Jazmín no responde de inmediato. Observa a su prima con atención, notando la forma en que sus manos temblaban ligeramente al colocar los platos sobre la mesa.

—Hana, ¿estás bien? —pregunta finalmente, rompiendo el silencio.

Hana se detuvo por un momento, con su sonrisa flaqueando antes de que se recuperara.

—Estoy bien, Jazmin. Tengo días buenos y días no tan buenos, pero estaré bien.

—De acuerdo...puedo ver el jardín después del desayuno.

Aunque sus palabras eran tranquilizadoras, Jazmin no pudo ignorar la tristeza en su voz. Decidió no presionar más, pero el presentimiento que había sentido desde su llegada solo creció.

Después del desayuno, Jazmin sale al jardín para tomar aire. El lugar era hermoso, con senderos bordeados de flores de colores vibrantes y árboles que se miraban con sombras acogedoras. Mientras caminaba, sus pensamientos volvieron a Omar, a los planes que nunca podrían realizarse y a la promesa que había hecho de sobrevivir.

Perdida en sus pensamientos, no notó la figura que se acercaba hasta que una voz masculina la sobresaltó.

—Disculpa, Jazmin ¿Que haces acá sola?

Ella se volvió rápidamente, encontrándose con el hombre alto, de piel morena y ojos oscuros que la observaban con curiosidad. Llevaba ropa sencilla y un sombrero que lo protegía del sol, pero su porte era inconfundible.

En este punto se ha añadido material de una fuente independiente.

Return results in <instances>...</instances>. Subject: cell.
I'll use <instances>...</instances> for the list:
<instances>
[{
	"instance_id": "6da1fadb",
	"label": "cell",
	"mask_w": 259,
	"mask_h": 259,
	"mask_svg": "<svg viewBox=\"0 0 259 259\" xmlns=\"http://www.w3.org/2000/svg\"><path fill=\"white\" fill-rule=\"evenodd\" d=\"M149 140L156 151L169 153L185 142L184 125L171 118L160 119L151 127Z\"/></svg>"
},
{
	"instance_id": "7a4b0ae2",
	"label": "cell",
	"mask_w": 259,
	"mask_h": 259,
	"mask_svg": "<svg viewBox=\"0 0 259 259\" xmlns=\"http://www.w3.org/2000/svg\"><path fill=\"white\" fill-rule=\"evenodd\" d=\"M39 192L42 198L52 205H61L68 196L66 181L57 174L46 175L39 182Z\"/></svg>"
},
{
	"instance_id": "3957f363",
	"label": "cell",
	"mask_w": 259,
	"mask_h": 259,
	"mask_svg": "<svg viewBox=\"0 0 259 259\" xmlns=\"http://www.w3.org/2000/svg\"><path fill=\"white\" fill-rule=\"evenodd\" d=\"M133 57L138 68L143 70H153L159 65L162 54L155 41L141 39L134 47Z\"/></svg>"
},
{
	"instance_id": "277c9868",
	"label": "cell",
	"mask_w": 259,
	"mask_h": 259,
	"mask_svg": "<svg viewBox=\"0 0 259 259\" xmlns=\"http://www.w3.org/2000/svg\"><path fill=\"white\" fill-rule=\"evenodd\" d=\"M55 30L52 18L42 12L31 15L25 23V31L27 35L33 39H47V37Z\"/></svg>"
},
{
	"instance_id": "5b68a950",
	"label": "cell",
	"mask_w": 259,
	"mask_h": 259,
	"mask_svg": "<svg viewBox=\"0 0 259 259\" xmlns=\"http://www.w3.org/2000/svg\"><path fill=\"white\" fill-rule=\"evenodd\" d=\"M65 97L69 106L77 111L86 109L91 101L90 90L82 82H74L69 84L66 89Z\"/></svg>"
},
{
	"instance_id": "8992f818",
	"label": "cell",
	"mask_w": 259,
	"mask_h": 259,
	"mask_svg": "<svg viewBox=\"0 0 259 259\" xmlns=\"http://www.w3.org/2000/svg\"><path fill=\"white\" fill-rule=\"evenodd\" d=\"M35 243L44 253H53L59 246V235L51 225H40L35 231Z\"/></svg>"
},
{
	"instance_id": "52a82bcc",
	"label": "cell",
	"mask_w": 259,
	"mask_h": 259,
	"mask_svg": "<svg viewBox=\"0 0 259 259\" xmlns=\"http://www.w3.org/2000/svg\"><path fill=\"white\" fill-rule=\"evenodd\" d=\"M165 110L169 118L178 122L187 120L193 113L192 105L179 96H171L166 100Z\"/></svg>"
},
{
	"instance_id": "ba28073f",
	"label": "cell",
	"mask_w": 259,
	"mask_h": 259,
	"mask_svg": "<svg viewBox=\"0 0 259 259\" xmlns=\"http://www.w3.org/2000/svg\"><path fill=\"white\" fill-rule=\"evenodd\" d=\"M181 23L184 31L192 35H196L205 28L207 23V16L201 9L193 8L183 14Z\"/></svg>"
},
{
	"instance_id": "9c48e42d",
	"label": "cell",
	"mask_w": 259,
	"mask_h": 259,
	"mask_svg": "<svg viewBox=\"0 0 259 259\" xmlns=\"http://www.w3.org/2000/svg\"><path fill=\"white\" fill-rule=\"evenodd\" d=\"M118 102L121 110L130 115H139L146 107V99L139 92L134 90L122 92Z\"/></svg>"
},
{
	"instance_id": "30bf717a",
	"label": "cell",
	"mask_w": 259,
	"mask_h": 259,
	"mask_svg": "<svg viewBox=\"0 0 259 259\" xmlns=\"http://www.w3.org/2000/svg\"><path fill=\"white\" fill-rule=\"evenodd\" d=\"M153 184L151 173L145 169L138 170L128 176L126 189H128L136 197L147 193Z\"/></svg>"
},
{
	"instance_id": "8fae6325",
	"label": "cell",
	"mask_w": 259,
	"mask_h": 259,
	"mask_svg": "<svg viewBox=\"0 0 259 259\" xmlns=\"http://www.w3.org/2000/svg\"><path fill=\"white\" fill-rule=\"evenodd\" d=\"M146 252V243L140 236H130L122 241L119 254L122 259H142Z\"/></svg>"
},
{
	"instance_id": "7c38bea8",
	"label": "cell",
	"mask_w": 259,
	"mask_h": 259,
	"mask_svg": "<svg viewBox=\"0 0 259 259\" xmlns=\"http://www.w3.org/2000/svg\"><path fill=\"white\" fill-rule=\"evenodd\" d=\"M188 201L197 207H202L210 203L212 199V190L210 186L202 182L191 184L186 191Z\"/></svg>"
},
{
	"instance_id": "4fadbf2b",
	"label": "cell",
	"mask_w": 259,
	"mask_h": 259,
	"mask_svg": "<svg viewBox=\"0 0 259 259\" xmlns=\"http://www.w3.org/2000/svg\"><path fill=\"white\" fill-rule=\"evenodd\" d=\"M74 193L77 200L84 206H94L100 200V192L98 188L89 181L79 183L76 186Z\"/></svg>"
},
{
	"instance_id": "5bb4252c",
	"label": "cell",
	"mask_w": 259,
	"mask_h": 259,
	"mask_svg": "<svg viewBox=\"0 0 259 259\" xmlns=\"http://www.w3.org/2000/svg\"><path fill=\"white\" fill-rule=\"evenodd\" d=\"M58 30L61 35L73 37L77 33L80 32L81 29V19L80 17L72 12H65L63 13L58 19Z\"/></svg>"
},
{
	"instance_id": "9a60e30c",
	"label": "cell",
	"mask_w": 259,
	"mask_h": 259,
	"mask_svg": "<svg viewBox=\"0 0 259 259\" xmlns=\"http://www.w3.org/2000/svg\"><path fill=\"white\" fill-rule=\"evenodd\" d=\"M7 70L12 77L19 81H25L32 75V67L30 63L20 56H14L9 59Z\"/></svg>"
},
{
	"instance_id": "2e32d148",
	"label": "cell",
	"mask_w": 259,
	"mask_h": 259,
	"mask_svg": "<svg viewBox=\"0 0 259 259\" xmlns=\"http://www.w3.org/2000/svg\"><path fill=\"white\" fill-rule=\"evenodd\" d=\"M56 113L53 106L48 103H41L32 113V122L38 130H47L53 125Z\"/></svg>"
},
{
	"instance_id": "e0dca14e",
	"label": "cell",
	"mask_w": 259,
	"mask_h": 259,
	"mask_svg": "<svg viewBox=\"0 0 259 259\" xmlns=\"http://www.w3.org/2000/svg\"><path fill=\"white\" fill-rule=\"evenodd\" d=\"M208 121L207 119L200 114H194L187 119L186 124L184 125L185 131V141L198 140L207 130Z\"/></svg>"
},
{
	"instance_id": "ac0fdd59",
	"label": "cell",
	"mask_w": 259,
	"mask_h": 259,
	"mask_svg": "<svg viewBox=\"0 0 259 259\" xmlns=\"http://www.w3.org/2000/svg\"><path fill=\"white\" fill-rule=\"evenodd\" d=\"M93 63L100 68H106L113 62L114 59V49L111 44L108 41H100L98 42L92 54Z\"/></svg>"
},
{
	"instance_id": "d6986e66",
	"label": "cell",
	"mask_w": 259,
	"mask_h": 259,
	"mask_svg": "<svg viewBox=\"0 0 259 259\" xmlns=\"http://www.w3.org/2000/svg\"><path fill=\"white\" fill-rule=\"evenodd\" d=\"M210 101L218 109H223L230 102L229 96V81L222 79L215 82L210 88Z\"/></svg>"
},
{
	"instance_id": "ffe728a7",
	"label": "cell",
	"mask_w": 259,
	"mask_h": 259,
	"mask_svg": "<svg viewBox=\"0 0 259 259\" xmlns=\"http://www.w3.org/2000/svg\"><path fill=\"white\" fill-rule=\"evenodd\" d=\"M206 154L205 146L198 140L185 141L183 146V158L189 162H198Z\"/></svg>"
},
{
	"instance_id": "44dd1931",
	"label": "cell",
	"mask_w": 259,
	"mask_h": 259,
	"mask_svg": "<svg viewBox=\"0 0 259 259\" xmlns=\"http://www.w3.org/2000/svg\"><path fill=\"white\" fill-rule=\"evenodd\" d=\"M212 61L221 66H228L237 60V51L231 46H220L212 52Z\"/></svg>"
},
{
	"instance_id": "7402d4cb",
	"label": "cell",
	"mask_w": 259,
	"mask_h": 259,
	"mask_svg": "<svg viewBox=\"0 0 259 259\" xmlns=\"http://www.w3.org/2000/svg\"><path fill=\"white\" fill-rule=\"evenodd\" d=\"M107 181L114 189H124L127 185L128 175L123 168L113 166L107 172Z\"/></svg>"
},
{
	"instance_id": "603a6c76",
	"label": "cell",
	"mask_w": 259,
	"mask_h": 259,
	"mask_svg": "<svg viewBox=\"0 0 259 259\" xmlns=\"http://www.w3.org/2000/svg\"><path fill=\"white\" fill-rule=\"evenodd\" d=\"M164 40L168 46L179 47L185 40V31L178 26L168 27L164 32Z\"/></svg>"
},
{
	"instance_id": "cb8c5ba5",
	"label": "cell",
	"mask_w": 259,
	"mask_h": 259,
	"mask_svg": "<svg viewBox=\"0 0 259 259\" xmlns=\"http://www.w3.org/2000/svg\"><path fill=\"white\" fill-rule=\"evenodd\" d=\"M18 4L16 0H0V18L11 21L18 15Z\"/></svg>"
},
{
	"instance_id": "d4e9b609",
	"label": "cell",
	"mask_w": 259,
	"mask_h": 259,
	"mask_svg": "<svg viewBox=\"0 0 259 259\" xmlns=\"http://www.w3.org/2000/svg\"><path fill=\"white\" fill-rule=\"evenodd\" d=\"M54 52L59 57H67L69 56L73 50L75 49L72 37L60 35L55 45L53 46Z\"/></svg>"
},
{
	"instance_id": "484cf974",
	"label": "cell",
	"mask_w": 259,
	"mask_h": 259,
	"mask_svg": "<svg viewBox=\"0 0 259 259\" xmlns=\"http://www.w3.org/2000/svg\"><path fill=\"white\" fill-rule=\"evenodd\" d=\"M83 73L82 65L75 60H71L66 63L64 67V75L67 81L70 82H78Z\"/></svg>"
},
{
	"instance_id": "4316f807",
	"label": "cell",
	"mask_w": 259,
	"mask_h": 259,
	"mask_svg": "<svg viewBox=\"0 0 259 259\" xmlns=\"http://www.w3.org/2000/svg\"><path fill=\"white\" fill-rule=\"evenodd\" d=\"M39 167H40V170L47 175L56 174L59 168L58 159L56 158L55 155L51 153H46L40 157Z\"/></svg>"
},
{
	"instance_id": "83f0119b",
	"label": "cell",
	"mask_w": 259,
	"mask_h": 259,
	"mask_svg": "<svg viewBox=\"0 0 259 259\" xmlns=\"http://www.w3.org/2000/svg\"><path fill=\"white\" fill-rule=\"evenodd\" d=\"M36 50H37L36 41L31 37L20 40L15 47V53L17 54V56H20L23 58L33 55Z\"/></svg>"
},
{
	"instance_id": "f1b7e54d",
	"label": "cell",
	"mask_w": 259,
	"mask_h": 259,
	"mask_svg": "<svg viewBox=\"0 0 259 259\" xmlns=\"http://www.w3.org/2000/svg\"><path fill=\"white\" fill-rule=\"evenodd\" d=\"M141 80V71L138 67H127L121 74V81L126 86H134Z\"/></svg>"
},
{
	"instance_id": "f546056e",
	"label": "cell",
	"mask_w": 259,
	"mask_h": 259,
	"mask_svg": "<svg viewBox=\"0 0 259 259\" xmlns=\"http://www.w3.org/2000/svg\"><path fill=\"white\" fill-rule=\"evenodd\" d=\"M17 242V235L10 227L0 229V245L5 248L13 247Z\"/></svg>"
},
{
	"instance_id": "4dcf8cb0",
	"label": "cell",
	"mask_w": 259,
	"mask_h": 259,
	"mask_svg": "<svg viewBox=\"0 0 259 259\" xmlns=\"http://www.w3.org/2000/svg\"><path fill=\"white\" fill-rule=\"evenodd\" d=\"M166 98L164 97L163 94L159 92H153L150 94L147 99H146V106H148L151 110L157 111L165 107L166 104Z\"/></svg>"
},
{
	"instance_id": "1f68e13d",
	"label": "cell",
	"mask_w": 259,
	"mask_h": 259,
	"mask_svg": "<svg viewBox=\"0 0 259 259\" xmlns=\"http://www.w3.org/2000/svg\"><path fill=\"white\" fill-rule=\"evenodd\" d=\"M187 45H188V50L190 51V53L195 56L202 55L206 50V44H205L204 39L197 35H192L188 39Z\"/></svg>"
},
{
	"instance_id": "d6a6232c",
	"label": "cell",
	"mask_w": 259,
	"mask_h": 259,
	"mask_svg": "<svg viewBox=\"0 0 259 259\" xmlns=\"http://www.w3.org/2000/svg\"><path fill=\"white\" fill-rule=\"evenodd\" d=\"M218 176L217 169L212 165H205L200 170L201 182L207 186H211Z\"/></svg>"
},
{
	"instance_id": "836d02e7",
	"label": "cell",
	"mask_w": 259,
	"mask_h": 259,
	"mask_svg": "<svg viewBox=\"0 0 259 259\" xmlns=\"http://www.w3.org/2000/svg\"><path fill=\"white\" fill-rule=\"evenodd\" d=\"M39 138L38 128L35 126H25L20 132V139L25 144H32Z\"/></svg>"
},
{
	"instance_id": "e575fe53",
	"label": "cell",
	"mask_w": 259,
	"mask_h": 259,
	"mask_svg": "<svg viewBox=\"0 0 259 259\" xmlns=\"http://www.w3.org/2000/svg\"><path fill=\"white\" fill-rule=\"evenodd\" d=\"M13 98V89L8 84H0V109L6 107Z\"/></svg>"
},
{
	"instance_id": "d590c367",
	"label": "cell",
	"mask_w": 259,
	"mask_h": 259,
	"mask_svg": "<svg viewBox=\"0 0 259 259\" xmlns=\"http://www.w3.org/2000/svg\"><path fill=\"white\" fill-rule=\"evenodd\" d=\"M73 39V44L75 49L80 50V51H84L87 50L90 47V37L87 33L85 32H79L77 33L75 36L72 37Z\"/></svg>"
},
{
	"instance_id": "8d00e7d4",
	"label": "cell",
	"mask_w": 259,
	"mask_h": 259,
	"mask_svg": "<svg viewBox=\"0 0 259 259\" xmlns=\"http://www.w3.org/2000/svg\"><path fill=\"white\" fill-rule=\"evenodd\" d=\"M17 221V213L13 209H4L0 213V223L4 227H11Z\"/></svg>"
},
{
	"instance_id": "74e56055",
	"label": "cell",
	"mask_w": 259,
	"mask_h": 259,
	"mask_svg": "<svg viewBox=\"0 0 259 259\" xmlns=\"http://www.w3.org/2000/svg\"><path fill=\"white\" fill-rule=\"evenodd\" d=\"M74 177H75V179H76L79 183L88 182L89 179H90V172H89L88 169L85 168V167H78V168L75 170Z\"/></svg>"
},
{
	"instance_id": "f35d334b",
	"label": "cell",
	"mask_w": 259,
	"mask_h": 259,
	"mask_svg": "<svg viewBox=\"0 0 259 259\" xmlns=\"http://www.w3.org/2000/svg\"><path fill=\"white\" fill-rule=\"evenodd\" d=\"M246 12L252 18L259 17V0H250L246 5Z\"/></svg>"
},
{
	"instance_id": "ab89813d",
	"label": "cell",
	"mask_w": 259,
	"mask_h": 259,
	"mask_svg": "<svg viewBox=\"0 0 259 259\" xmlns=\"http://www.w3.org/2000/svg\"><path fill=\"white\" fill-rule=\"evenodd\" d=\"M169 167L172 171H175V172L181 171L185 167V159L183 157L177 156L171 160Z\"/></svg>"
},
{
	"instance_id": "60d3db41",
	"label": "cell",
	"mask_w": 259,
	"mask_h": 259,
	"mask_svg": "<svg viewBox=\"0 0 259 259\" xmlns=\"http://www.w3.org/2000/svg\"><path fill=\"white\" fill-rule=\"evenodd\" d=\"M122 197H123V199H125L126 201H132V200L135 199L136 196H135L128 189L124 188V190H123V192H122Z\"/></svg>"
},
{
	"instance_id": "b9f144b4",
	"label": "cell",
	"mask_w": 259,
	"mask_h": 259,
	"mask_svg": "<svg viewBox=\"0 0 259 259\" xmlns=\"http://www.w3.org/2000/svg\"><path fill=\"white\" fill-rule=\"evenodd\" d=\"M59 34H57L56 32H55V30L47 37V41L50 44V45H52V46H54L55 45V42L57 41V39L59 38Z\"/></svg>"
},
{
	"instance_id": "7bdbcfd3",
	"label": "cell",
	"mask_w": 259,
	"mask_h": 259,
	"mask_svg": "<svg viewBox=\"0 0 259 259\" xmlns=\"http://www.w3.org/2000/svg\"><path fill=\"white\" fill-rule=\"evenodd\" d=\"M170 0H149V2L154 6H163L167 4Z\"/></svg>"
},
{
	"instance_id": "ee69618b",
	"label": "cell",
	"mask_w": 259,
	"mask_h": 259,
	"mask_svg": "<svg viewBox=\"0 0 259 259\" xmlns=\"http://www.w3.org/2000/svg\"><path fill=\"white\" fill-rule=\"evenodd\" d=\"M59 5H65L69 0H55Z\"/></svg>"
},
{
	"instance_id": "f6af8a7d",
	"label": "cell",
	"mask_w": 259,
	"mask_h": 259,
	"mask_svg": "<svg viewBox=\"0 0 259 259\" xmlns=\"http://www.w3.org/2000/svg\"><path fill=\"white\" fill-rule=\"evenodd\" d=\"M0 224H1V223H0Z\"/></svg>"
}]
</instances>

—Sí, señor. Salí a mirar el jardín ¿Y usted… quien es?

—Soy Zaid, hermanastro de Imran. Hana me pidió que trajera algunos suministros para el jardín.

Jazmín asintió, intentando disimular su incomodidad. Había olvidado cómo era interactuar con extraños, y la presencia de Zaid, aunque no era amenazante, le hacía sentir vulnerable.

—Gracias por ayudar —dijo finalmente, aunque sus palabras sonaron tímidas incluso para ella.

Zaid sonríe ligeramente y levanta una caja que llevaba consigo.

—No hay de qué. Si necesitas algo, no dudes en pedírmelo. Estoy aquí para ayudar, preciosa.

Jazmín no supo qué responder, así que simplemente asintió. No está acostumbrada a la forma de expresarse de la gente de ese país. Mientras Zaid se alejaba hacia la casa, ella no pudo evitar sentirse intrigada por su forma. Había algo en su manera de ser que la desconcertaba, una mezcla de amabilidad y sexapíl.